Table 1 IV estimates of the determinants of search activity

The previous findings are in line with Marvel (1976) observation that when firms decide to set a new price, they take into account the unanticipated responses of their current and potential clientele. Providers in a given area play a game of attractions and defections of customers. As indicated above, information costs of searching can be relatively low, i.e., the second-order effect, for current clients who are very skilful in browsing the web. In these instances, a change in the price of their provider will almost instantaneously increase searching. The same may happen to other firms’ customers who are also good at searching for prices on the government website. Both price dispersion and price variability play a role in inducing search by current and potential customers. Indeed, the effect on the search process will probably be more important when current clients have observed substantial price dispersion over a day in the past from their usual providers and vice versa. Our finding of positive and statistically significant coefficients on \(\sigma _{{p}_{t}}\) and \(\sigma ^{\star }_{p_{t}}\) provide evidence in favour of this view. In addition, searching by the current clientele will very likely increase when the provider has changed its prices over time most frequently, i.e., high price variability. In our results, we find support for this behaviour through the positive and statistically significant effect of at least three of the coefficients associated with the \(\Delta {p}_{t-i}\).Footnote 7

4 Concluding remarks

This paper investigates the determinants of consumer search using two novel measures of search intensity, namely the number of visitors to the respective website and the time spent there. Other work in the area of consumer search has already studied the first measure but not the second one. We find that lagged price changes and price dispersion have a positive effect on both types of search. Improved transparency and reduced search costs have been the factors behind the French government mandating the posting of all station-level fuel price changes on a government website. This policy puts in place an important effect. Indeed, to the extent that market power is a feature of fuel retail markets, government efforts in increasing price transparency help reduce price coordination, so that fuel suppliers tend to keep their competitive pressure over rivals.

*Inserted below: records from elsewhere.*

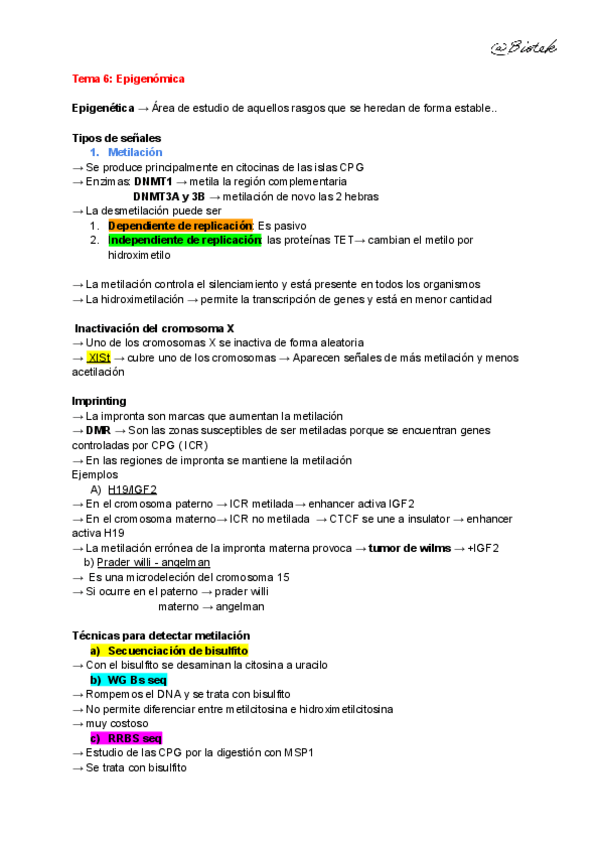 @Biotek

Tema 6: Epigenómica

Epigenética → Área de estudio de aquellos rasgos que se heredan de forma estable..

Tipos de señales
1. Metilación
→ Se produce principalmente en citocinas de las islas CPG
→ Enzimas: DNMT1 → metila la región complementaria
DNMT3A y 3B → metilación de novo las 2 hebras
→ La desmetilación puede ser
1. Dependiente de replicación: Es pasivo
2. Independiente de replicación: las proteínas TET→ cambian el metilo por hidroximetilo

→ La metilación controla el silenciamiento y está presente en todos los organismos
→ La hidroximetilación → permite la transcripción de genes y está en menor cantidad

Inactivación del cromosoma X
→ Uno de los cromosomas X se inactiva de forma aleatoria
→ XISt → cubre uno de los cromosomas → Aparecen señales de más metilación y menos acetilación

Imprinting
→ La impronta son marcas que aumentan la metilación
→ DMR → Son las zonas susceptibles de ser metiladas porque se encuentran genes controladas por CPG (ICR)
→ En las regiones de impronta se mantiene la metilación
Ejemplos
A) H19/IGF2
→ En el cromosoma paterno → ICR metilada→ enhancer activa IGF2
→ En el cromosoma materno→ ICR no metilada → CTCF se une a insulator → enhancer activa H19
→ La metilación errónea de la impronta materna provoca → tumor de wilms → +IGF2
b) Prader willi - angelman
→ Es una microdeleción del cromosoma 15
→ Si ocurre en el paterno → prader willi
materno → angelman

Técnicas para detectar metilación
a) Secuenciación de bisulfito
→ Con el bisulfito se desaminan la citosina a uracilo
b) WG Bs seq
→ Rompemos el DNA y se trata con bisulfito
→ No permite diferenciar entre metilcitosina e hidroximetilcitosina
→ muy costoso
c) RRBS seq
→ Estudio de las CPG por la digestión con MSP1
→ Se trata con bisulfito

We hope our findings stimulate further work in different directions. For instance, Chandra and Tappata (2011) report that price dispersion is smaller among stations that are closer to each other because consumers face lower search costs when comparing prices among nearby stations. However, in our empirical analysis the measures of consumer search are nation-wide as they refer to the whole of France, and as such they do not permit us to identify features associated with specific local markets. Therefore, an interesting avenue of future research might involve the use of more refined measures of consumer search based on local-level data.